The NMRlipids Project: 2021

Friday, September 24, 2021

NMRlipids20 workshop outcomes

Thirteen contributors participated to the second NMRlipids workshop organized on 6th-9th of September in Prague, Czech Republic.

Three talks on topics related to the NMRlipids project were given on the first day: Pavel Jungwirth presented results on how charge scaling can improve MD simulation quality without additional computational cost, Hanne Antila presented results from a automatic force field optimization algorithm, and Ricky Nencini presented evaluation of drug molecule binding affinities in MD simulations against NMR data.

Batuhan Kav presented the current status of the NMRlipids VI project on polarizable force fields. The main conclusion from the talk and consequent discussion was that the headgroup conformational ensemble and ion binding in Drude model is significantly worse than in original CHARMM36, most likely because forking and signs of headgroup order parameters are not taken into account during parameter optimization. The results from AMOEBA simulations are not yet available due to practical issues, but consensus was that those would be highly relevant.

Second day was opened by Samuli Ollila with the presentation on the current status of the NMRlipids databank. This was followed by work in three groups:

Quality Evaluation. Goal: Define the quality measures for order parameters, find robust code for form factor calculation and include this into the quality measure.
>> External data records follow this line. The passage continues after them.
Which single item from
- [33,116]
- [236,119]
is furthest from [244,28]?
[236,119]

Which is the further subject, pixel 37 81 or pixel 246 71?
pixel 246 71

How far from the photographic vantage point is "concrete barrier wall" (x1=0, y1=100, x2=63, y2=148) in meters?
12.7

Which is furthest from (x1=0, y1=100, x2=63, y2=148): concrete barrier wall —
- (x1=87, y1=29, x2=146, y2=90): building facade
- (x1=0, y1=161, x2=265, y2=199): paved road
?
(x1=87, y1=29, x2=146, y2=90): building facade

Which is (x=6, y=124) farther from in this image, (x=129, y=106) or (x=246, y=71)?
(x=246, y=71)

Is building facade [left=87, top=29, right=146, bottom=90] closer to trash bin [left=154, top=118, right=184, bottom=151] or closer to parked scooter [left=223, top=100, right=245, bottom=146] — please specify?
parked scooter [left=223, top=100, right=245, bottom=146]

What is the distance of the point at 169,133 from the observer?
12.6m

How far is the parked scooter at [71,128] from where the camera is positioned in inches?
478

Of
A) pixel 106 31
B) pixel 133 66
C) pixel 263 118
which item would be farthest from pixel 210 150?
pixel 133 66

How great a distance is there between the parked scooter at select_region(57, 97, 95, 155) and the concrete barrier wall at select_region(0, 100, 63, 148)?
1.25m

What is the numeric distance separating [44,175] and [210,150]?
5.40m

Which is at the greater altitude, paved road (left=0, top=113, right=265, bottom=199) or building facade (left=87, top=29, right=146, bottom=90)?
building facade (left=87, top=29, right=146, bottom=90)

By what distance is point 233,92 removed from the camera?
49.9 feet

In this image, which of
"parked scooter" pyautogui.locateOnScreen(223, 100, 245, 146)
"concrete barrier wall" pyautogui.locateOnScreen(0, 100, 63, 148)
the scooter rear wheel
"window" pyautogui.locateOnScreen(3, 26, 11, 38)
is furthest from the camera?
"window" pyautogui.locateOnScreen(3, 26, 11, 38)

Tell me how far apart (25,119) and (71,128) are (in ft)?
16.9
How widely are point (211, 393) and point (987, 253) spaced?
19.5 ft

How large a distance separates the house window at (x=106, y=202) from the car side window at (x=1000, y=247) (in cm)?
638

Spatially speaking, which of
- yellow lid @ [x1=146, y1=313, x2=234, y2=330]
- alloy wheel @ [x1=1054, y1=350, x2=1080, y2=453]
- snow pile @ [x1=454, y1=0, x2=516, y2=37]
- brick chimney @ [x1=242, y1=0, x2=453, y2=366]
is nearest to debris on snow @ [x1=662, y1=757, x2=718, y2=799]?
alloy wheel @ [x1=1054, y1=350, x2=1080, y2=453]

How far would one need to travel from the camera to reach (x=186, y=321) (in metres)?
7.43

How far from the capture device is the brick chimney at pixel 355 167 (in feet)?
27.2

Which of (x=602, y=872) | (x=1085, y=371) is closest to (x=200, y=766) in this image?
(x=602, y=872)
Outcomes: Quality measure for order parameters, S=-log(P), where P is the probability mass within the experimental error for a normal distribution around simulation result (mean = order parameter from simulation, standard deviation = error of order parameter from simulation). Implementation of this was preliminary tested and committed to the QualityEvaluation.py. A new form factor code with python is now implemented, preliminary tested, and committed into the MATCH repository.
Extension of the databank to other than Gromacs programs. Goal: Define the required files needed to add simulations ran with other than Gromacs program into the databank. Outcomes: Possibility to incorporate OpenMM data was implemented. The required files are the trajectory (e.g., in dcd format), structure (e.g., in pdb format) and either xml file or inp file. Force field / topology information can be optionally given as psf file. This is implemented in branch of Anne Kiirikki, but not yet merged to main branch.
Analysis of the data. Goal: Test and improve the codes for the analysis of the databank. Outcomes: A new class that makes the analysis of databank significantly easier was introduced. An example code was implemented and commited. Also a new way to organize the information about molecular composition in the databank README.yaml files was proposed to ease the writing of analysis codes. The implementation of this is currently in progress by Anne Kiirikki.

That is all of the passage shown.